Wer jetzt glaubt, dass man über die Jahresstatistik des verwendeten Papiers bereits weit genug in die heimischen Toiletten geblickt haben, der irrt - es geht noch weiter. So gibt es etwa gleich mehrere Gruppen von Toilettenpapier-Nutzern. Da wäre der "Falter" - wie der Name schon sagt faltet er das Toilettenpapier. 64,7 Prozent der Österreicher sind laut einer in einem APA-Bericht veröffentlichten Umfrage solche Origami-Künstler auf dem Klo. Dazwischen liegen die Gruppen "Knüller" und "Roller" - sie rollen das Papier um die Hand. Beruhigend: Nur 2,5 Prozent der Männer sind "Minimalisten", die versuchen mit nur einem Blatt auszukommen. 0,1 Prozent versucht es - warum auch immer - ganz ohne Toilettenpapier. In Sachen "Ist-mir-wurscht"-Faktor liegen die Männer statistisch vor Frauen.

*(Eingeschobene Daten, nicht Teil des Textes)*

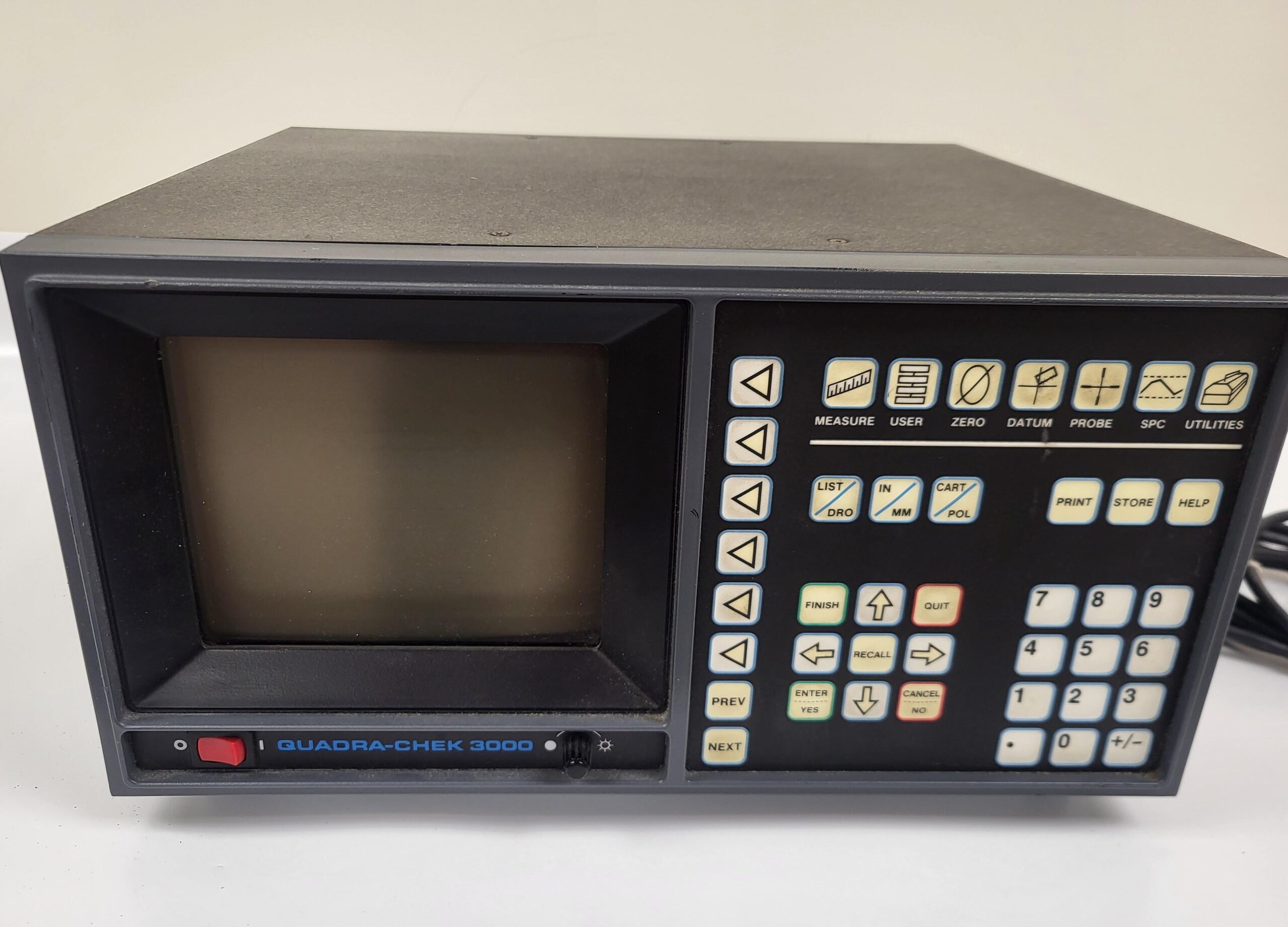 Metronics Inc QC3200 Quadra-Chek 3000 Digital Video Readout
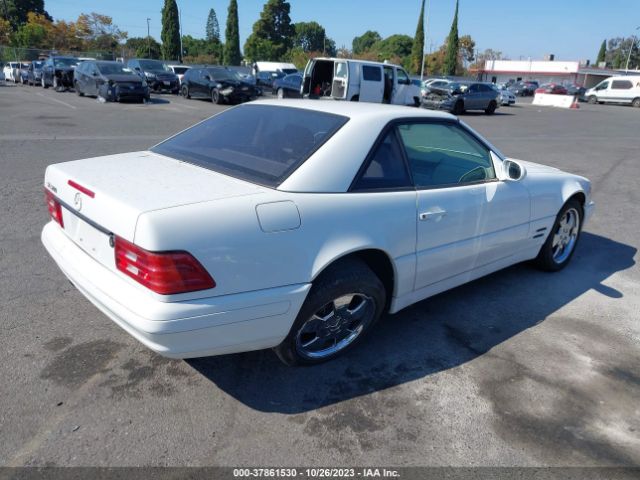 1999 MERCEDES-BENZ SL 500 WDBFA68F9XF174111 Photo 3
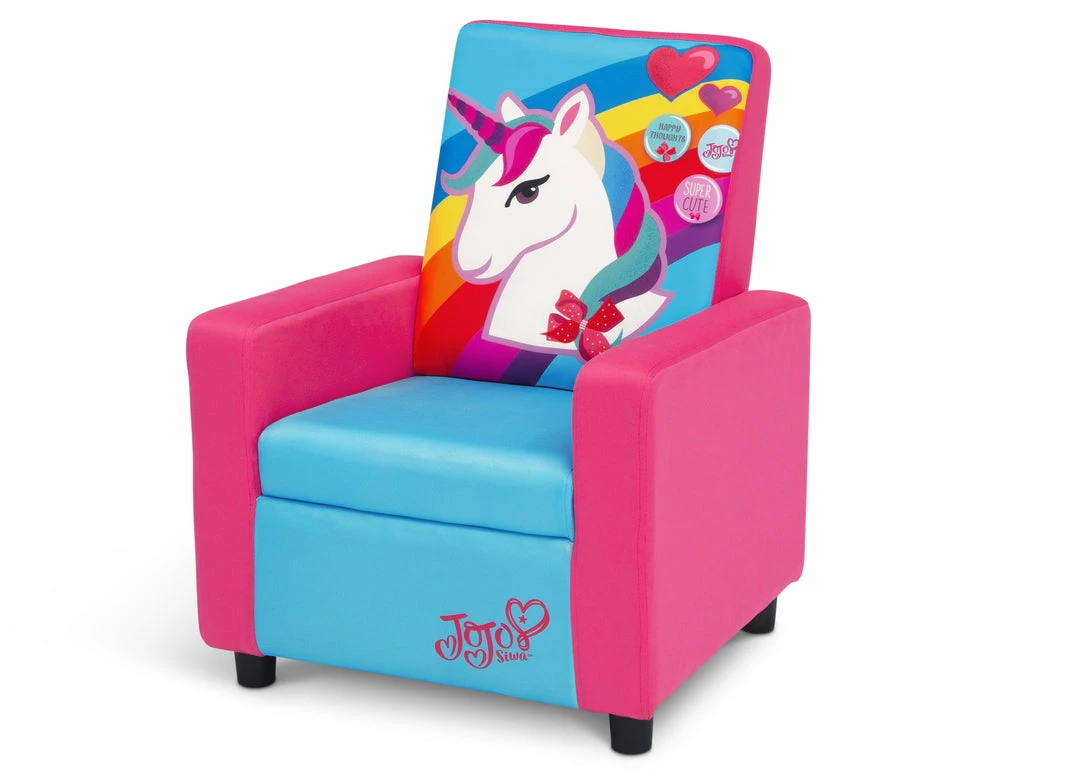 Delta Children JoJo Siwa High Back Upholstered Chair 6 Delta Children JoJo Siwa High Back Upholstered Chair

4. Nimm die Toilette neben dem Eingang

Wir kennen diese Situation alle: Wir stehen vor einer Wand bestehend aus Toilettentüren, doch für welche entscheiden wir uns? Die Biologen der Universität von Arizona fanden bereits 2012 heraus: Unsere Entscheidung ist meistens falsch. Denn kaum jemand entscheidet sich für die Toilette neben dem Eingang, dabei ist diese Kabine tatsächlich die sauberste, im Gegensatz zur goldenen Mitte: Weil wir denken, dass in der Mitte am wenigsten los ist, wird diese Toilette am häufigsten angesteuert.

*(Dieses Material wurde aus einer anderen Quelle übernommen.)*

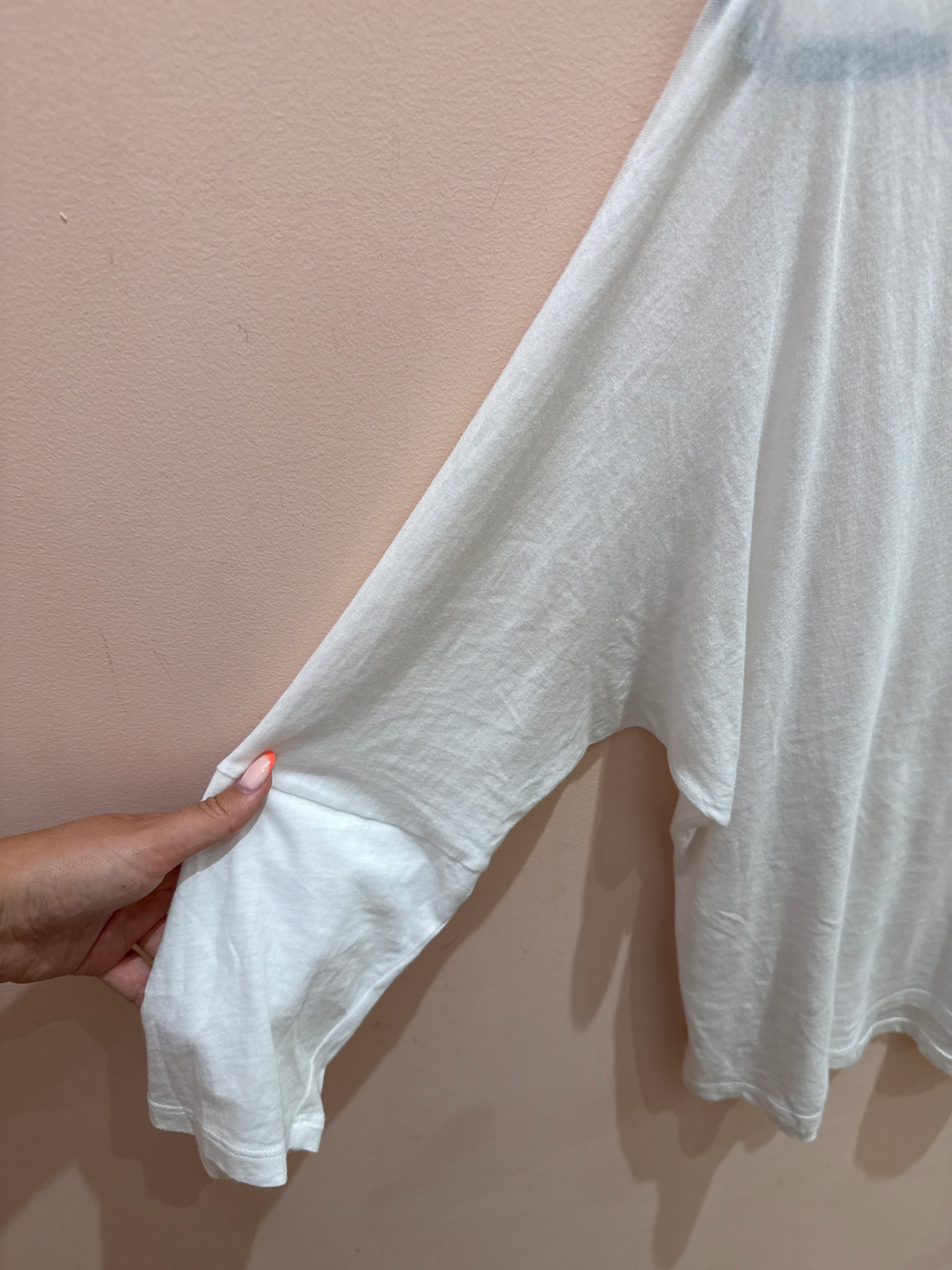 T-shirt orange Anonym T.S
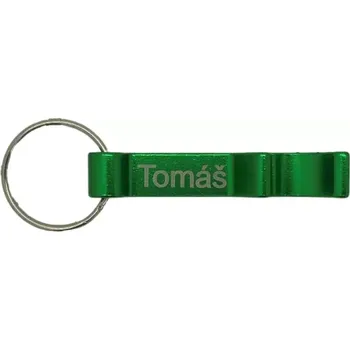 Otvírák na klíče Pilsner Urquell s věnováním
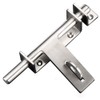 WANLIAN Sliding Bolt Gate Latch,Door Hasp Latch,Door Latches Bolt Hasp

5. Die Keime verstecken sich nicht auf dem Klo

In deinem Handy! Wie man an der Uni von Arizona ebenfalls erforschte, befinden sich an unseren Handys zehn Mal (!) mehr Bakterien, als auf den meisten Toilettensitzen. "Wann haben sie das letzte Mal ihr Handy geputzt?" fragt Mikrobiologe Charles Gerba. Der Grund: Die Toilette wird durch die von uns hergestellte Verbindung zu Kaimen viel bewusster gereinigt, während Dinge wie Handy oder Fernbedienungen oft nicht so regelmäßig geputzt werden. Außerdem: In öffentlichen Toiletten verstecken sich die meisten Keime am Türrahmen und nicht am Griff, da man davon ausgeht, dass alle den Türgriff benutzen und so zum Rahmen greifen. Verrückte Welt!

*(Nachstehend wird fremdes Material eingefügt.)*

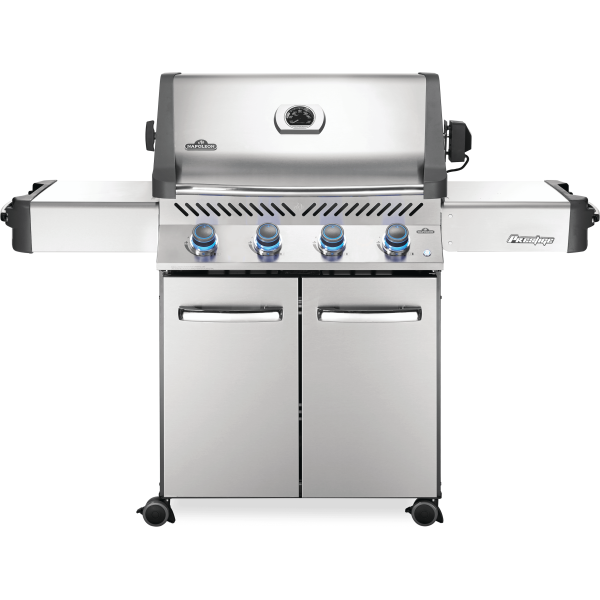 Prestige® 500 Natural Gas Grill, Stainless Steel
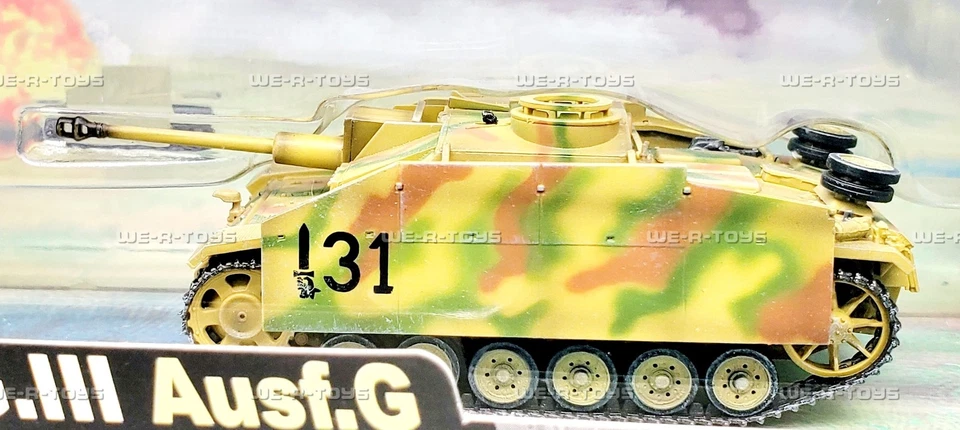 Armadura de dragón StuG.III Ausf.G frente oriental otoño 1944 modelos de dragón Foto 3 de 4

6. Du kannst zu deiner Toilette ruhig John sagen

Dass wir überhaupt auf eine Toilette zurückgreifen können, haben wir Sir John Harington zu verdanken. Er erfand im Jahr 1596 das Wasserklosett. Dass die Toilette an manchen Stellen dieser Erde "John" genannt wird, soll auf ihn zurückzuführen sein.